[Saved data entries]
● ● ● ● ● ● ●
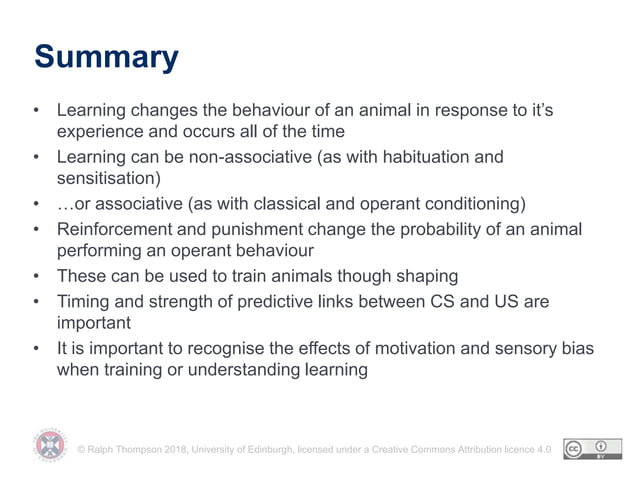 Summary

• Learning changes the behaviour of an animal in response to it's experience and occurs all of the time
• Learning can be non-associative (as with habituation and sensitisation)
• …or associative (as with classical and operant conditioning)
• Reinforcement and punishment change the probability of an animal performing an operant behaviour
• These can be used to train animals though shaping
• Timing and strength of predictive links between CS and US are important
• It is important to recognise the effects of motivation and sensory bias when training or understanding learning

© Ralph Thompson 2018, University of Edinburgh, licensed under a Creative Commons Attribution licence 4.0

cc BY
● ● ● ● ● ● ●
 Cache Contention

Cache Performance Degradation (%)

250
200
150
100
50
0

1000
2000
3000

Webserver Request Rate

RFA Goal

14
● ● ● ● ● ● ●
- **REQUIRED WORK**:
Go through the lines above and tally those with the string "important". The total is all that is needed.

- **RESULT FOR THIS TASK**:
2